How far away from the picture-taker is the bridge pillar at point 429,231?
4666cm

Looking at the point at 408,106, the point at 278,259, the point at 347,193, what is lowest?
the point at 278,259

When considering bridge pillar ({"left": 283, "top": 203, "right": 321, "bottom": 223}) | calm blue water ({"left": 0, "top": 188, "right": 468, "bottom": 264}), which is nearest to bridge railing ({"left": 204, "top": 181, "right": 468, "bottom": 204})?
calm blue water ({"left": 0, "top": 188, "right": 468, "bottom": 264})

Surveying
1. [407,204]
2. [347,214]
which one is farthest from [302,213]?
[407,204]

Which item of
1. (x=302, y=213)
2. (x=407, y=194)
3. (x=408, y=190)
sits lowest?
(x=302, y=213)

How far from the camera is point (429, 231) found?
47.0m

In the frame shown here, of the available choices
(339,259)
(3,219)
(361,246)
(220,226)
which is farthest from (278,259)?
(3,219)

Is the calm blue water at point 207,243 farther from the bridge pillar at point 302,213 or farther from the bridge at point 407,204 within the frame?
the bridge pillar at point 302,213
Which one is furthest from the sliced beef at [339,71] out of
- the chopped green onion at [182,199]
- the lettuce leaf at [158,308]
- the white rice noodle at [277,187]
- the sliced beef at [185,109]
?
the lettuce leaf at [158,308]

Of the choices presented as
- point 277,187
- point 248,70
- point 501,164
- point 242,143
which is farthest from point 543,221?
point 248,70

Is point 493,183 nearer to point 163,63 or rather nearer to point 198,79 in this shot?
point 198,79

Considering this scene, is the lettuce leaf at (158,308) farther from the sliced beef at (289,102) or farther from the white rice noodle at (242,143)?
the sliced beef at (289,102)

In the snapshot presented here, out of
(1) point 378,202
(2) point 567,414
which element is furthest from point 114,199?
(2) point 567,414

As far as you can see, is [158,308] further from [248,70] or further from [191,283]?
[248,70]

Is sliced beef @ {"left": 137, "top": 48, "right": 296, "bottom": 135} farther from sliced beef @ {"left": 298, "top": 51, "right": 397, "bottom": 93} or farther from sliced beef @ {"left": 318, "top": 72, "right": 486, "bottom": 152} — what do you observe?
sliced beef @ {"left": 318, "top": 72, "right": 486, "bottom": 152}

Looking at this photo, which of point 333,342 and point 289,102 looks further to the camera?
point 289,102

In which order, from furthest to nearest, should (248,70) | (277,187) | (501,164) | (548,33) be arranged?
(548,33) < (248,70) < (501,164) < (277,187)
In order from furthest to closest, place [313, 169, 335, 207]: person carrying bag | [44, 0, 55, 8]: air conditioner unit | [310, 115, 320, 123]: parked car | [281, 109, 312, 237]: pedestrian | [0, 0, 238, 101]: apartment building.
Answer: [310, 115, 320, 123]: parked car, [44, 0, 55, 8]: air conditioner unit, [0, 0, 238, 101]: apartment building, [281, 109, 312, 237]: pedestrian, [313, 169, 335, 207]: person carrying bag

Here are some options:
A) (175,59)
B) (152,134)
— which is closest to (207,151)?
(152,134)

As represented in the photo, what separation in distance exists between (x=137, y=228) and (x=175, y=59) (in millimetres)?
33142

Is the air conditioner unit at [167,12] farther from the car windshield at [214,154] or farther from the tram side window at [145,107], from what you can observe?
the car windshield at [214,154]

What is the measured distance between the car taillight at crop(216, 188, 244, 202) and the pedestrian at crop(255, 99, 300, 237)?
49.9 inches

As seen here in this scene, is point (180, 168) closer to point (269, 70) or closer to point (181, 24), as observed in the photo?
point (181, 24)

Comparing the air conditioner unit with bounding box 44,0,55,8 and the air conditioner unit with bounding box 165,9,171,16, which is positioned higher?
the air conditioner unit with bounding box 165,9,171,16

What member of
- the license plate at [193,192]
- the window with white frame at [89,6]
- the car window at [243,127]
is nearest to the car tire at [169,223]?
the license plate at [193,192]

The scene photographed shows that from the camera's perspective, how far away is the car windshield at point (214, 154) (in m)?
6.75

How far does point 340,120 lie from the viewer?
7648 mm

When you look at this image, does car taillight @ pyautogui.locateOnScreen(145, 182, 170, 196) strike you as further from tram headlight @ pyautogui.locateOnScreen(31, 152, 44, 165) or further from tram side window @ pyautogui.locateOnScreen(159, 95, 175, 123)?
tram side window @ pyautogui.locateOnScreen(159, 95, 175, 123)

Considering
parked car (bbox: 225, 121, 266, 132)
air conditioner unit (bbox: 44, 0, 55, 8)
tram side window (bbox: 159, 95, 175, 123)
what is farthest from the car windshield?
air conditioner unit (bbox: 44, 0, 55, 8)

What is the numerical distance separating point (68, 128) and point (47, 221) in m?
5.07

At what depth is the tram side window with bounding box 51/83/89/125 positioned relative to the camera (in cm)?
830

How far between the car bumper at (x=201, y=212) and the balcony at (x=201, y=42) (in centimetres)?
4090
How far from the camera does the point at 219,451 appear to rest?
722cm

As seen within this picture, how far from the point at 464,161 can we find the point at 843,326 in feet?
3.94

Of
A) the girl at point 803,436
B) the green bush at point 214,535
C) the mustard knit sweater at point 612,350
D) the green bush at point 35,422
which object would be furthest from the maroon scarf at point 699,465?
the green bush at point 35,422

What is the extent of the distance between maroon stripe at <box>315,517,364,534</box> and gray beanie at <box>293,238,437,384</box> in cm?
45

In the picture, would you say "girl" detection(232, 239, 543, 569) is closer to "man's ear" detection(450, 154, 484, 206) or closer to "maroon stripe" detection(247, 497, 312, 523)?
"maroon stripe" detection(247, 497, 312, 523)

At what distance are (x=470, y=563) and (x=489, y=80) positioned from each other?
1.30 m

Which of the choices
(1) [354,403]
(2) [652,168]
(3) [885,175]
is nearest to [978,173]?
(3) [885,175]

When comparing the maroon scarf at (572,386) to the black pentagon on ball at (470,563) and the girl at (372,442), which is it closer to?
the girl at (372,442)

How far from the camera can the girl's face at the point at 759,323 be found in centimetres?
+--
SHORT EXERCISE » Convert everything from the line containing "In the picture, would" down to the end of the records into a JSON list of strings, one string per line, leaving out blank lines.

THE RESULT »
[
  "In the picture, would you say \"girl\" detection(232, 239, 543, 569) is closer to \"man's ear\" detection(450, 154, 484, 206) or closer to \"maroon stripe\" detection(247, 497, 312, 523)?",
  "\"maroon stripe\" detection(247, 497, 312, 523)",
  "At what distance are (x=470, y=563) and (x=489, y=80) positioned from each other?",
  "1.30 m",
  "Which of the choices",
  "(1) [354,403]",
  "(2) [652,168]",
  "(3) [885,175]",
  "is nearest to [978,173]?",
  "(3) [885,175]",
  "When comparing the maroon scarf at (572,386) to the black pentagon on ball at (470,563) and the girl at (372,442), which is it closer to?",
  "the girl at (372,442)",
  "How far from the camera can the girl's face at the point at 759,323 be found in centimetres?"
]